Chantal Creusot, Mai en
automne, Zulma 2012 et Zulma Poche 16 janvier 2014.
Nous sommes en Normandie.
Années d’entre-deux guerres, de seconde guerre mondiale, puis années 50. Voilà
pour l’arrière-plan, géographique et temporel. Dans Mai en automne,
sur près de quatre-cents pages, nous sommes au cœur des relations humaines et
des rapports sociaux, dans un monde provincial où les femmes sont tributaires
d’un héritage culturel, familial, civilisationnel. Elles sont filles, puis
épouses, puis mères. Elles s’ennuient ou se découvrent. Dans le roman de
Chantal Creusot, les figures féminines charpentent un univers codé selon les
modes du temps, dans lequel tout lecteur saura identifier des constantes
intemporelles.
Les classes sociales sont
bien délimitées : d’un côté les avocats, les médecins, un procureur, une
libraire ; de l’autre, le monde des champs, les fermiers aisés, les
servantes. Une société provinciale qui rappelle Flaubert, Chabrol, Les
Dames de la Côte, et que Chantal Creusot met en scène au cours de dîners,
de festins de mariages, de baptêmes et d’obsèques. Mais l’intérêt du roman est
ailleurs que dans la description des scènes de genre. Il y a dans ces pages une
mise à nue sensible de ce que c’est qu’être une femme (une fille, une mère, une
épouse) qui dépasse le cadre des années charnières du siècle dernier.
Marie, la servante de
ferme, se laisse prendre par un soldat allemand, se laisse tondre à la
Libération, met au monde un fils. Marie est la figure-miroir de toutes les
femmes du roman : simplette, traversant l’existence sans y comprendre
rien, elle met en lumière les agissements et réactions des autres personnages.

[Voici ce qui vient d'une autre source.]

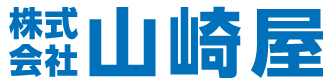 株式会社 山崎屋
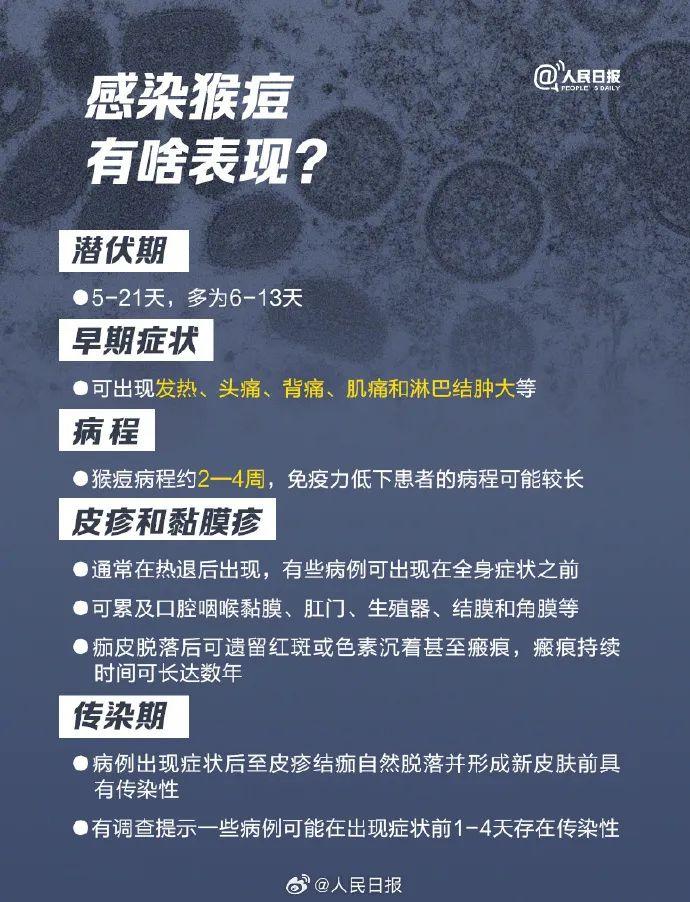 感染猴痘
有啥表现？

@人民日报
PEOPLE'S DAILY

潜伏期

●5-21天，多为6-13天

早期症状

●可出现发热、头痛、背痛、肌痛和淋巴结肿大等

病程

●猴痘病程约2—4周，免疫力低下患者的病程可能较长

皮疹和黏膜疹

●通常在热退后出现，有些病例可出现在全身症状之前

●可累及口腔咽喉黏膜、肛门、生殖器、结膜和角膜等

●痂皮脱落后可遗留红斑或色素沉着甚至瘢痕，瘢痕持续时间可长达数年

传染期

●病例出现症状后至皮疹结痂自然脱落并形成新皮肤前具有传染性

●有调查提示一些病例可能在出现症状前1-4天存在传染性

@人民日报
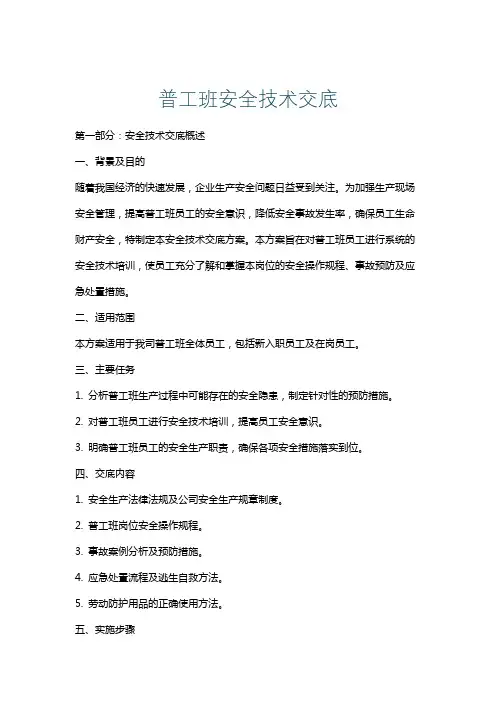 普工班安全技术交底

第一部分：安全技术交底概述

一、背景及目的

随着我国经济的快速发展，企业生产安全问题日益受到关注。为加强生产现场安全管理，提高普工班员工的安全意识，降低安全事故发生率，确保员工生命财产安全，特制定本安全技术交底方案。本方案旨在对普工班员工进行系统的安全技术培训，使员工充分了解和掌握本岗位的安全操作规程、事故预防及应急处置措施。

二、适用范围

本方案适用于我司普工班全体员工，包括新入职员工及在岗员工。

三、主要任务

1. 分析普工班生产过程中可能存在的安全隐患，制定针对性的预防措施。

2. 对普工班员工进行安全技术培训，提高员工安全意识。

3. 明确普工班员工的安全生产职责，确保各项安全措施落实到位。

四、交底内容

1. 安全生产法律法规及公司安全生产规章制度。

2. 普工班岗位安全操作规程。

3. 事故案例分析及预防措施。

4. 应急处置流程及逃生自救方法。

5. 劳动防护用品的正确使用方法。

五、实施步骤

Ceux de Solange, l’épouse aimée puis ignorée, mère elle aussi d’un petit garçon
qu’elle élève loin de la ville après son veuvage ; Solange, qui se
« laisse aller », qui ne tient pas sa maison. Ceux de sa sœur
Michelle qui s’obstine dans son engagement communiste en se demandant si elle
ne passe pas à côté de la vie. Ceux de Marianne qui s’étourdit de sexe pour
provoquer son père. Solange, Michelle et Marianne, les trois amies d’enfance,
appartiennent à la même génération que la servante Marie.
La force de ce roman
réside avant tout dans les correspondances qui se font jour entre les
générations. Ainsi Lucile, la mère de Marianne, sort-elle de sa torpeur au
lendemain du double deuil qui la frappe – qui la frappe comme une gifle, et
finalement la délivre. Elle change de coiffure, apprend à conduire, va visiter
le monde. Ainsi Paule, la belle-mère de Lucile, décide-t-elle de réaliser seule
le voyage qu’elle avait prévu de faire avec son époux mort trop tôt. L’une
reviendra, l’autre pas. Ainsi la veuve Laloy, la fermière, qui va prendre en
charge Julien, le fils de sa servante Marie.
Toutes les figures
féminines de ce roman tissent une trame doucement tragique, d’une vérité
psychologique éblouissante. Le personnage d’Hélène, épouse du Procureur,
apparemment libérée des entraves du qu’en-dira-t-on, volage assumée, est sur ce
point exemplaire. L’amour, plus que la passion, la haine ou l’indifférence, est
le ressort de toute vie.
Mai en automne, premier roman de Chantal Creusot, est un texte
magistral, à la construction spiralée. Un texte pensé, intelligent, sensible.
Et bouleversant. On n’oubliera pas de sitôt l’image du petit Julien, dédaigné
par les enfants de son âge, et qui, pour être admis au sein du groupe, accepte
ingénument d’être le possible héros d’un jeu cruel.